L'entreprise privée, dont le site officiel dit qu'elle a "invent(é) le vote par internet sécurisé en France il y a maintenant plus de 12 ans", nous reproche, en premier lieu, un photomontage que nous avions réalisé pour illustrer l'an dernier un article sur l'annulation judiciaire d'une élection réalisée avec Election Europe, obtenue par Force Ouvrière. Pour mémoire, le jugement du tribunal de Brest (.pdf) concluait entre autres que le logiciel d'Election Europe utilisé dans l'élection annulée "ne respectait pas les exigences légales puisque, faute d'expertise conforme, on ne peut s'assurer que le logiciel présentait les garanties de sécurité attendues". Notre photomontage était une capture d'écran du site officiel de la société, sur laquelle était à l'époque écrit "Cliquez, c'est voté !", et que nous avions modifié par "Cliquez, c'est voté ! annulé".
La société Election Europe estime que les faits tels que relatés dans notre article, avec son illustration, "tendent à faire croire au lecteur que le logiciel de vote électronique de la société Election Europe expose, de longue date, ses utilisateurs à une inévitable annulation de leurs élections là où, bien au contraire, la société que nous représentons organise plusieurs milliers de scrutins annuels sans jamais, avant le jugement du tribunal d'instance de Brest, avoir subi d'annulation du fait de l'usage du vote électronique". Elle assure même que son outil a été validé par "nombre de juridictions", y compris la cour de cassation (nous n'avons pas trouvé la référence d'un tel arrêt, d'autant que le mois dernier la Cour de cassation a refusé à Election Europe le droit de se pourvoir dans cette affaire de Brest).
Irrités par un article plus récent sur le vote par Internet
Mais l'on peut s'étonner qu'Election Europe nous reproche ainsi, aujourd'hui, une illustration d'article paru en juin 2012, il y a neuf mois.
La raison fondamentale semble être notre obstination gênante à critiquer le vote électronique, que l'on estime incompatible avec les principes de transparence de la vie démocratique. En effet, le courrier révèle que la société Election Europe prend mal notre article du 18 février 2013 sur la validation du vote par internet aux élections législatives par le Conseil constitutionnel, que nous avions illustré cette fois-ci par une urne opaque sur laquelle était inscrite : "Transparence ? Non. Faites plutôt confiance".
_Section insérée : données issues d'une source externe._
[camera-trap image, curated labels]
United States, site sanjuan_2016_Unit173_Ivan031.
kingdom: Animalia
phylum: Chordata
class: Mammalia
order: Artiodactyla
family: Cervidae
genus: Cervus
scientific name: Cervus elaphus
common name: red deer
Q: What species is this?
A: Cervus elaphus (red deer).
La société estime qu'il s'agissait, là aussi, d'un "dénigrement" à l'encontre de leur activité de fournisseur de solutions de vote par internet, même si la prestation en question a été assurée dans le cas d'espèce par Atos et la société espagnole Scytl, et non par Election Europe (rappelons à ce sujet qu'Atos nous avait lui-aussi mis en demeure de censurer un document que nous avions révélé sur les conditions techniques d'organisation du vote).
"S'il n'y a nullement lieu de mettre en cause la pleine liberté de votre site d'exposer la teneur des décisions de justice qui lui paraissent pertinentes, il importe cependant de prendre garde à des abus préjudiciables aux tiers et susceptibles d'engager la responsabilité civile délictuelle de votre société", conseille la missive.
Pour satisfaire aux demandes d'Election Europe, nous avons supprimé l'illustration de l'article le concernant, estimant qu'il s'agissait dans cette limite d'une demande raisonnable.
En revanche, toute forme d'intimidation ne fera que renforcer notre volonté de mettre en lumière les risques posés par l'organisation d'élections par Internet. Tout comme un éventuel procès ne fera qu'offrir la possibilité de médiatiser plus encore les raisons de notre opposition.